**Tasks to carry out:**
A - Answer each question from the extract on guide-wire navigation, one line per answer, marked (i), (ii), (iii).
(i) Through what means, and by whom, can a possible proportional factor be input?
(ii) Which variable does the computer unit 20 calculate?
(iii) Along which direction arrow is the magnetic field generated by the magnetic coil 16 parallel?
B - Continue the extract on guide-wire navigation, starting after its last sentence.

**Selected extract:**

>>>>

The length of S_NP can here be equal to the length of S_NP, whereas the length of S_NP⊥ can be proportional to the angle θ which occurs in a triangle, the sides of which pass through the points r_Np or r_FD in the directions S_NP or S_FD. Alternatively the perpendicular component S_NP⊥ can also be proportional to the sine of this angle θ, sin θ. A possible proportional factor can if necessary be input via the user interfaces 26, 28 by an operator.

The computer unit 20 now calculates the variable S_NPkorr.

The role of the magnetic coil 16 is to generate such a magnetic field that is parallel to the direction arrow S_Npkorr, so that the guide wire 10 can be moved in this direction and hence approximates to the normal path NP.

The inventive method performed on the computer unit 20 hence enables automatic navigation of the guide wire 10 in the body tissue of a patient. To this end the computer unit 20 must interact with the guide wire 10 and the means 16, 18 for movement of said guide wire, and must receive and/or output signals.

<<<<

**Data provided:**

>>>>

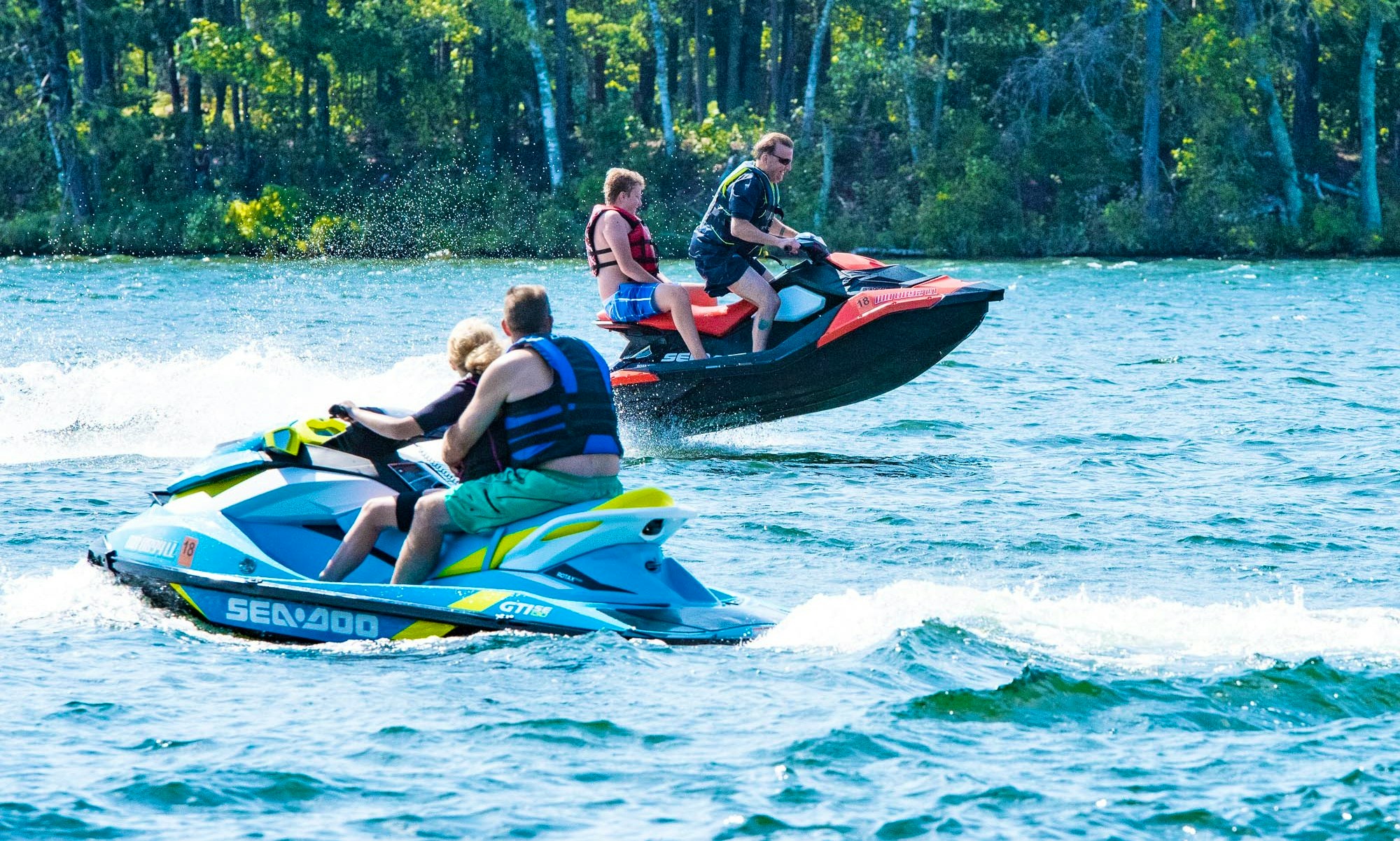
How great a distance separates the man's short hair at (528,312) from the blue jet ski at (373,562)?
67cm

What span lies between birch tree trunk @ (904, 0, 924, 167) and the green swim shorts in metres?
32.4

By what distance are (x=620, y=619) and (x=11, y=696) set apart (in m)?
2.09

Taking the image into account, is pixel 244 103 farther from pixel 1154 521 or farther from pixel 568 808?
pixel 568 808

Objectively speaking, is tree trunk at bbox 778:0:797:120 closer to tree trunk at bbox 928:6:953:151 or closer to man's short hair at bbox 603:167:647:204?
tree trunk at bbox 928:6:953:151

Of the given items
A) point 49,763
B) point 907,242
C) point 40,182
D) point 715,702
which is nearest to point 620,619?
point 715,702

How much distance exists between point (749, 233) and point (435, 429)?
4903 millimetres

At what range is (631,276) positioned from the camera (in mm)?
11414

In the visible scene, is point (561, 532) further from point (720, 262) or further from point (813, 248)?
point (813, 248)

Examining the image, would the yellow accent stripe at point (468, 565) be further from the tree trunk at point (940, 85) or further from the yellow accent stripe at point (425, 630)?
the tree trunk at point (940, 85)

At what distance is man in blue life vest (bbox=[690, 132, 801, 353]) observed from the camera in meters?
11.1

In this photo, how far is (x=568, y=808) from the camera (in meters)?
5.00

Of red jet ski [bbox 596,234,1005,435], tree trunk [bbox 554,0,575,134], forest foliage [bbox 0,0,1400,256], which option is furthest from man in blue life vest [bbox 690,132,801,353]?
tree trunk [bbox 554,0,575,134]

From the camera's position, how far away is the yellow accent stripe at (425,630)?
6.48 m

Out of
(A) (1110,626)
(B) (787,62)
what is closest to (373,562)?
(A) (1110,626)
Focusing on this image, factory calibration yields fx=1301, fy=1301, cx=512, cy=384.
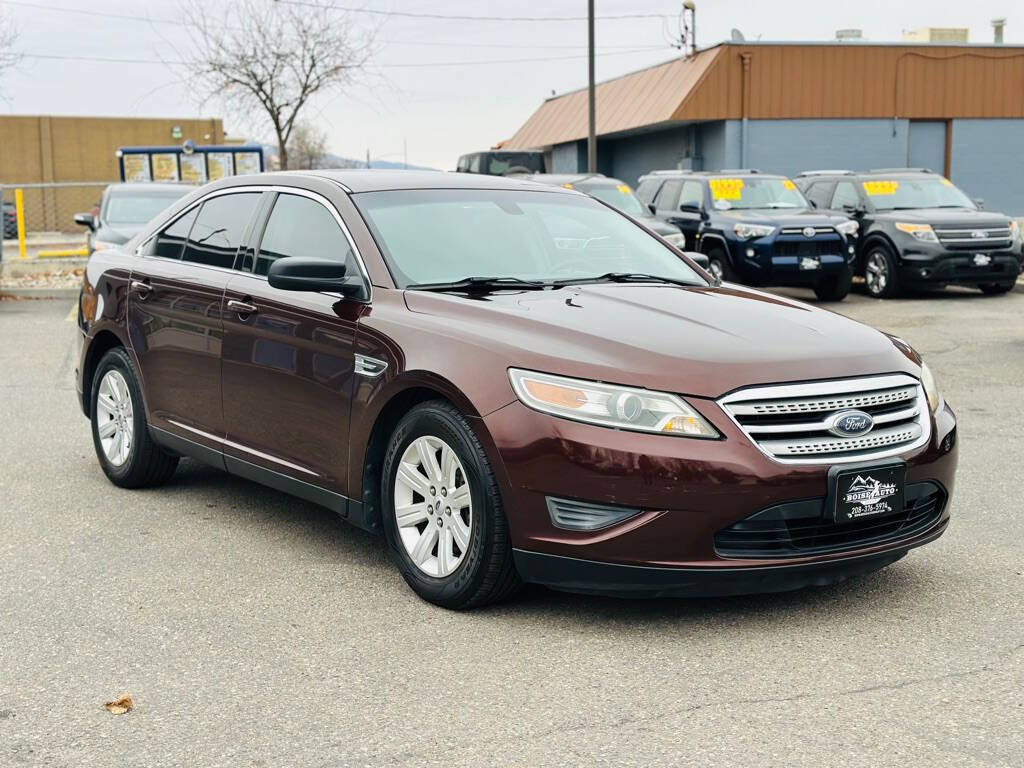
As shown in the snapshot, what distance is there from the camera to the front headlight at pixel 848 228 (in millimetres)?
17350

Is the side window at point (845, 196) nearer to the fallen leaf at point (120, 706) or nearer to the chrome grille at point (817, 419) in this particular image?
the chrome grille at point (817, 419)

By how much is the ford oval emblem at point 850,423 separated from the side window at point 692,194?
557 inches

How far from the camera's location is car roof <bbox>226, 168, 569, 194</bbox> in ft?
18.6

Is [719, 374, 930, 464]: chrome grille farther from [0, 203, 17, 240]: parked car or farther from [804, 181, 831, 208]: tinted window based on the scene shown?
[0, 203, 17, 240]: parked car

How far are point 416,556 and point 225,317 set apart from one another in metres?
1.65

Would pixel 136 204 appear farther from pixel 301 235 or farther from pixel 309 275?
pixel 309 275

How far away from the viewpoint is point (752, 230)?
1727cm

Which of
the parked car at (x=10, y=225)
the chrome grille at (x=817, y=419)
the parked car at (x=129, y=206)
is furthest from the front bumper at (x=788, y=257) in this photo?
the parked car at (x=10, y=225)

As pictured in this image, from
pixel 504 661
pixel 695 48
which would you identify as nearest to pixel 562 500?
pixel 504 661

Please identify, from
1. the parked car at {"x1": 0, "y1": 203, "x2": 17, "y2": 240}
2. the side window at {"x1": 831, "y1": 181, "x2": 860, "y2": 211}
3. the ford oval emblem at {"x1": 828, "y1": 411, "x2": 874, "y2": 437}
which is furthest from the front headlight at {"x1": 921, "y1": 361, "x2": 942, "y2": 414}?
the parked car at {"x1": 0, "y1": 203, "x2": 17, "y2": 240}

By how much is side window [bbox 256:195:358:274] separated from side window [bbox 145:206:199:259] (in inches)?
34.2

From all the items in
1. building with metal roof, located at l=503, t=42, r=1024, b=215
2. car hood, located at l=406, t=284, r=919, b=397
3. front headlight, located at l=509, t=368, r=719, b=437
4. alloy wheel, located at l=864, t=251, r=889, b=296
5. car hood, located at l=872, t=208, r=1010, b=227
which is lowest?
alloy wheel, located at l=864, t=251, r=889, b=296

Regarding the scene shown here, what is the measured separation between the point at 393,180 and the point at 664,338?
1.81 m

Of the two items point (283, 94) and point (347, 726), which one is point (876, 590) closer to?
point (347, 726)
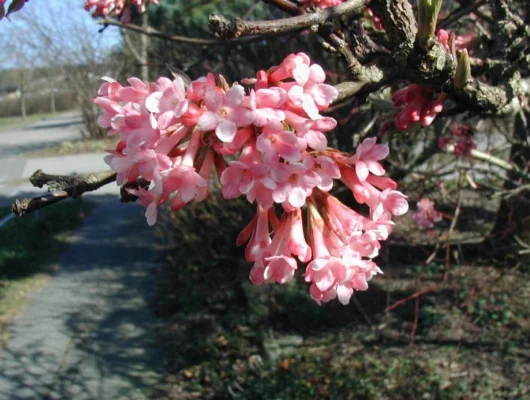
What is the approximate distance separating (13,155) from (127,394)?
19750 mm

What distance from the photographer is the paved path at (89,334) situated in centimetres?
596

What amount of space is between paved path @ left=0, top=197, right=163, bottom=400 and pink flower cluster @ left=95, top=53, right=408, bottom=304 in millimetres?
5178

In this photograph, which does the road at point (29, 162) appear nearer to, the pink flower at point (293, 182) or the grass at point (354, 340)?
the grass at point (354, 340)

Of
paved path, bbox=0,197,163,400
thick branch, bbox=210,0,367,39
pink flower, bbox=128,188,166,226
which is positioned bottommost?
paved path, bbox=0,197,163,400

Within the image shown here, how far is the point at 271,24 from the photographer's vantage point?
1050 millimetres

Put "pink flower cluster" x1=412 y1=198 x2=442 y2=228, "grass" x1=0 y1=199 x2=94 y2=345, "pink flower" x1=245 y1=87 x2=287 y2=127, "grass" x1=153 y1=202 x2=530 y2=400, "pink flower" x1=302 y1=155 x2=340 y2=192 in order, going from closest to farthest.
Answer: "pink flower" x1=245 y1=87 x2=287 y2=127, "pink flower" x1=302 y1=155 x2=340 y2=192, "grass" x1=153 y1=202 x2=530 y2=400, "pink flower cluster" x1=412 y1=198 x2=442 y2=228, "grass" x1=0 y1=199 x2=94 y2=345

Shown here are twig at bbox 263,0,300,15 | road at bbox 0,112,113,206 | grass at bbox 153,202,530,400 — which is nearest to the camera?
twig at bbox 263,0,300,15

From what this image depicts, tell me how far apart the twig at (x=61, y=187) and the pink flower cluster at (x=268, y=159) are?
5.1 inches

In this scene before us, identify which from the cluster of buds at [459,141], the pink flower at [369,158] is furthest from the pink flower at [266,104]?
the cluster of buds at [459,141]

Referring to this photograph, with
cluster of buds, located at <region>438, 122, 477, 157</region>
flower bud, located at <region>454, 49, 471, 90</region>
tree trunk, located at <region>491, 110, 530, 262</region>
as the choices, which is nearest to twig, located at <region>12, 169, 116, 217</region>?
flower bud, located at <region>454, 49, 471, 90</region>

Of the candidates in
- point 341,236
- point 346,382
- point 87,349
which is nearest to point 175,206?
point 341,236

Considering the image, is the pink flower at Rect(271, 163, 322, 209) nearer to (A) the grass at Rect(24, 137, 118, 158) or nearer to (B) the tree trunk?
(B) the tree trunk

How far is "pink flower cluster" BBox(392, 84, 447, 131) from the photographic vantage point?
1.45 m

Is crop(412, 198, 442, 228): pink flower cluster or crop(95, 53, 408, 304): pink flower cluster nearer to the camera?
crop(95, 53, 408, 304): pink flower cluster
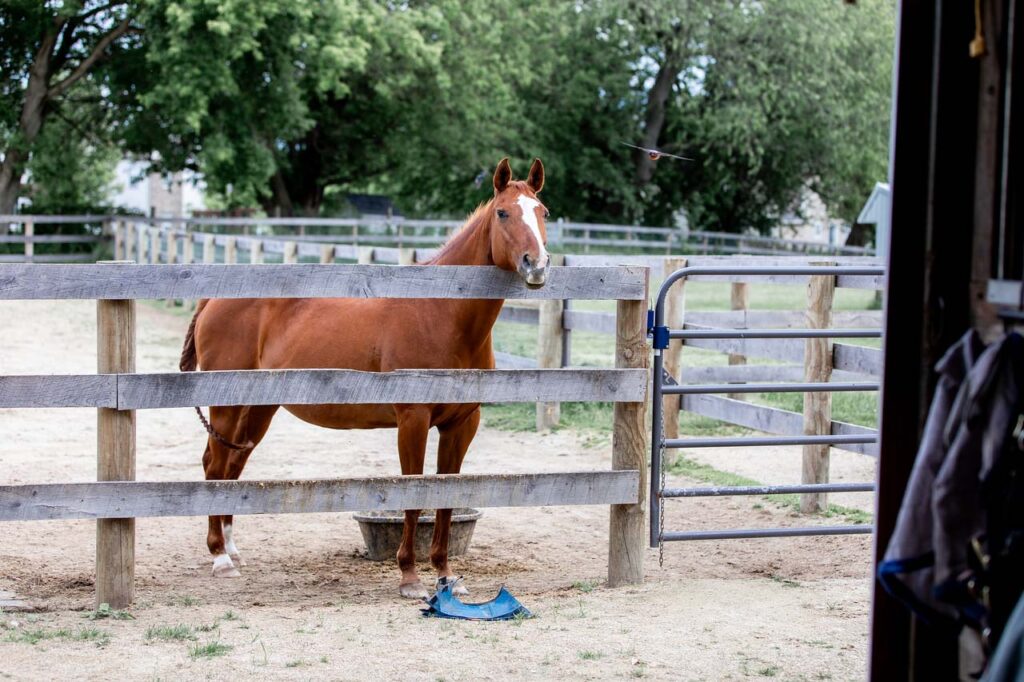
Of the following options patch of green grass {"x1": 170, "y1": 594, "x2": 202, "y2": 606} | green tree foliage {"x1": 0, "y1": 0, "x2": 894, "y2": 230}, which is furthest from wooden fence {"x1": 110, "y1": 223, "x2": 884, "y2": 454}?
green tree foliage {"x1": 0, "y1": 0, "x2": 894, "y2": 230}

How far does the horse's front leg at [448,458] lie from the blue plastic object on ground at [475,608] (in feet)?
1.53

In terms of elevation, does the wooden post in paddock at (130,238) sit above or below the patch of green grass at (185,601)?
above

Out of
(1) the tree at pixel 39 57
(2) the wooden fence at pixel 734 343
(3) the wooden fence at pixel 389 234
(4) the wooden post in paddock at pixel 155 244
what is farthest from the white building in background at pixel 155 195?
(2) the wooden fence at pixel 734 343

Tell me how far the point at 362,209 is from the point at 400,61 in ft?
34.3

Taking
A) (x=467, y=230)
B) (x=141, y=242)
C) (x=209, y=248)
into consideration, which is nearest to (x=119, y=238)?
(x=141, y=242)

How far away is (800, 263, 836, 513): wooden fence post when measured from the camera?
24.2 feet

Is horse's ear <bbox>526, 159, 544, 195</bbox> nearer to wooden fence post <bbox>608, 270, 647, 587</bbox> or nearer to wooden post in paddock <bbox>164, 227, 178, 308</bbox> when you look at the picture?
wooden fence post <bbox>608, 270, 647, 587</bbox>

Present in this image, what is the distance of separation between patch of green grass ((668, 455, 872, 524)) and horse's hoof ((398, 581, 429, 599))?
9.73ft

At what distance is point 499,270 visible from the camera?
5.48 m

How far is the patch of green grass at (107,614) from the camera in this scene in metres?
5.04

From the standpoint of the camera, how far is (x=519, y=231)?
17.9 ft

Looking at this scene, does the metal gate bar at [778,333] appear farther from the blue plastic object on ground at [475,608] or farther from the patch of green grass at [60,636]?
the patch of green grass at [60,636]

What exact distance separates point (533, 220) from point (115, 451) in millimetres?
2121

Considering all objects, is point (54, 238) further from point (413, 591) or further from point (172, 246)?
point (413, 591)
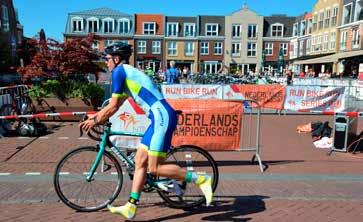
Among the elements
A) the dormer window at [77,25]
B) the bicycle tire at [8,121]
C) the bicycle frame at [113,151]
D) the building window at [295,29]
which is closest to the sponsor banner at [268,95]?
the bicycle tire at [8,121]

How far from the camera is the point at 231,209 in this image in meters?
4.98

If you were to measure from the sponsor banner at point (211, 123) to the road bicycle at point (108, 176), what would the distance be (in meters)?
1.67

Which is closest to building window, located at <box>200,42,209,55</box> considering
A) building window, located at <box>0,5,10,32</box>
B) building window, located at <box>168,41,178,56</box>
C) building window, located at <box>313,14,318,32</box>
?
building window, located at <box>168,41,178,56</box>

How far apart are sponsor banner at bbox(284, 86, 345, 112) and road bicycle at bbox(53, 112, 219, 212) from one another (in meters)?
10.7

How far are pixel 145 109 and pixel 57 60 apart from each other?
927 centimetres

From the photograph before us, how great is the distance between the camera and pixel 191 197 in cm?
500

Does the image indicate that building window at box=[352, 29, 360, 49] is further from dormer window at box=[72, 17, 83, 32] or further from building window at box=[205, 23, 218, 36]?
dormer window at box=[72, 17, 83, 32]

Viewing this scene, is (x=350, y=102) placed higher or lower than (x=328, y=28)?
lower

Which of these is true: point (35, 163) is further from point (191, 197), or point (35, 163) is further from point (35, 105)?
point (35, 105)

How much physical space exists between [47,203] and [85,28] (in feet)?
210

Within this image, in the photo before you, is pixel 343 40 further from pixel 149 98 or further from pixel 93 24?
pixel 149 98

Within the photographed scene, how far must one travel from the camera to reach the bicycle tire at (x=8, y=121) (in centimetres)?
972

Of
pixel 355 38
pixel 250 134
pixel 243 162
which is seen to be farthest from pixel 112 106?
pixel 355 38

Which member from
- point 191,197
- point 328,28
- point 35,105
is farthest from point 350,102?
point 328,28
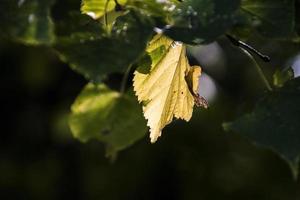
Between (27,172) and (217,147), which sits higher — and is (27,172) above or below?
below

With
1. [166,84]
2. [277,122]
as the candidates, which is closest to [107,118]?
[166,84]

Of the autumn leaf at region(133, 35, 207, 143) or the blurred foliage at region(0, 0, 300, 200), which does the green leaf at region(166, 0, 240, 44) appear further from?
the blurred foliage at region(0, 0, 300, 200)

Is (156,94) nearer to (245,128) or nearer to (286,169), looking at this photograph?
(245,128)

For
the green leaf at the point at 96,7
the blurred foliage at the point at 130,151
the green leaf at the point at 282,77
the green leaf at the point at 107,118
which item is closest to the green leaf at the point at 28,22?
Answer: the green leaf at the point at 96,7

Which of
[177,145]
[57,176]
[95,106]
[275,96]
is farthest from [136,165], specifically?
[275,96]

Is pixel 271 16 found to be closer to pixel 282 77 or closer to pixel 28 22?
pixel 282 77
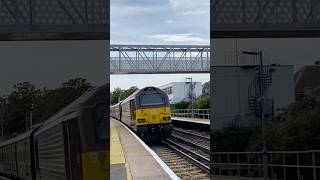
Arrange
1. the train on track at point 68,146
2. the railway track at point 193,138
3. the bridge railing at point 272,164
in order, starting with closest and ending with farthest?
1. the train on track at point 68,146
2. the railway track at point 193,138
3. the bridge railing at point 272,164

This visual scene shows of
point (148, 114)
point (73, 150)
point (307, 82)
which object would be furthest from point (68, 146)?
point (307, 82)

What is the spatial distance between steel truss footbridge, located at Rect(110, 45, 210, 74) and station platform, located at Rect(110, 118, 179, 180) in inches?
10.9

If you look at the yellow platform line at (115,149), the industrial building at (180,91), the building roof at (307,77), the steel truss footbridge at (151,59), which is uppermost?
the steel truss footbridge at (151,59)

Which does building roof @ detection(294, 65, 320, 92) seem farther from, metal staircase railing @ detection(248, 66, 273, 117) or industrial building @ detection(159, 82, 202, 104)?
industrial building @ detection(159, 82, 202, 104)

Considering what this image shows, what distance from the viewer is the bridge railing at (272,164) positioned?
252 cm

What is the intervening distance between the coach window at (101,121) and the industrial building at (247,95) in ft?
1.97

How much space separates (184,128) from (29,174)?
819mm

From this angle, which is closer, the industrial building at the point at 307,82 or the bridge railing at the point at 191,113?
the bridge railing at the point at 191,113

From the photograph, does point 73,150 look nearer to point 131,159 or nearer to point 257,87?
point 131,159

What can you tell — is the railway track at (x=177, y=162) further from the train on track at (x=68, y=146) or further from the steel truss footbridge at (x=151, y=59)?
the steel truss footbridge at (x=151, y=59)

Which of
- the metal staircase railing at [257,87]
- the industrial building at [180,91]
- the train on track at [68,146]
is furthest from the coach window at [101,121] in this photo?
the metal staircase railing at [257,87]

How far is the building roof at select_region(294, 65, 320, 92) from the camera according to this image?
2.61m

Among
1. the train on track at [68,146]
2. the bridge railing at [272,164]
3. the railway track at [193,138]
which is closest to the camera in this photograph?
the train on track at [68,146]

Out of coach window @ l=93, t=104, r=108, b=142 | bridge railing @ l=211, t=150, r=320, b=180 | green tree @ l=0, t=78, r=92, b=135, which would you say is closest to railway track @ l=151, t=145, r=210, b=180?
bridge railing @ l=211, t=150, r=320, b=180
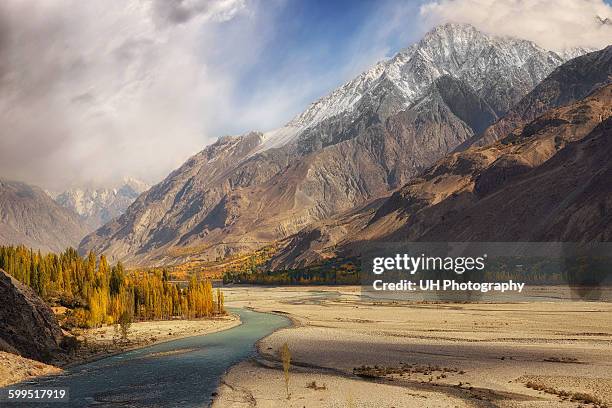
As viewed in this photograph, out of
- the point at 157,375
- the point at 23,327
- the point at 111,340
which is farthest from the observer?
the point at 111,340

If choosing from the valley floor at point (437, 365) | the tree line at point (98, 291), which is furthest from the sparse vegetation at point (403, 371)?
the tree line at point (98, 291)

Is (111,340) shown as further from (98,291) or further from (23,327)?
(98,291)

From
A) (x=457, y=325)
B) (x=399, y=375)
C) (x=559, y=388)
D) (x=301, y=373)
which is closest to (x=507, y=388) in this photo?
(x=559, y=388)

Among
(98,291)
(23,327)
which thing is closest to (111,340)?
(23,327)

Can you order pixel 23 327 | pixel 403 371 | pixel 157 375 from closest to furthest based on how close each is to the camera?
pixel 403 371 < pixel 157 375 < pixel 23 327

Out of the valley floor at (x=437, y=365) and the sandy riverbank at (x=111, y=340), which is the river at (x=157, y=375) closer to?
the sandy riverbank at (x=111, y=340)

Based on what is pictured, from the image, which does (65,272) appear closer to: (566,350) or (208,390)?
(208,390)
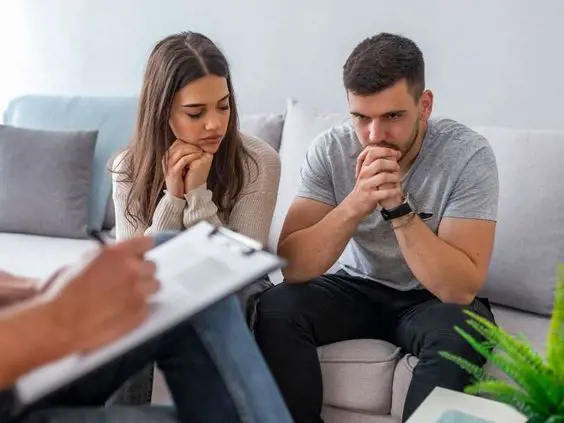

<<<<

**Task-by-task results:**
A -
(i) Via the user interfaces 26, 28, by an operator.
(ii) The variable S_NPkorr.
(iii) The direction arrow S_Npkorr.

B -
The method for operating a computer system, as described above, essentially functions even if sensor signals from the computer unit are merely simulated and the receipt of control signals is likewise merely simulated. The computer unit 20 can hence also essentially be operated without the guide wire 10 and the means 16, 18 for movement of said guide wire, although in that case there is of course no obvious perceived effect on a guide wire 10 in the patient tissue.

Instead of using magnetic fields, an electromechanical guidance system in accordance with the Hansen principle can also be used.

Claims

1.-7. (canceled)

8. A method for operating a computer system for supporting an insertion of a guide wire into body tissue, comprising:

receiving signals from a sensor device at a tip of the guide wire by the computer system;

determining an actual location and an actual orientation of the tip of the guide wire based on the signals;

comparing the actual location and the actual orientation with a target location and a target orientation; and

determining a target direction of movement the of the guide wire based on the comparison.

9. The method as claimed in claim 8, wherein the target direction of movement is communicated via an output device.

10. The method as claimed in claim 8, wherein control commands are emitted for moving the guide wire based on the target direction of movement.

11. The method as claimed in claim 8, wherein an input is received via a user interface to determine a size of a correction variable used in determining the target direction of movement.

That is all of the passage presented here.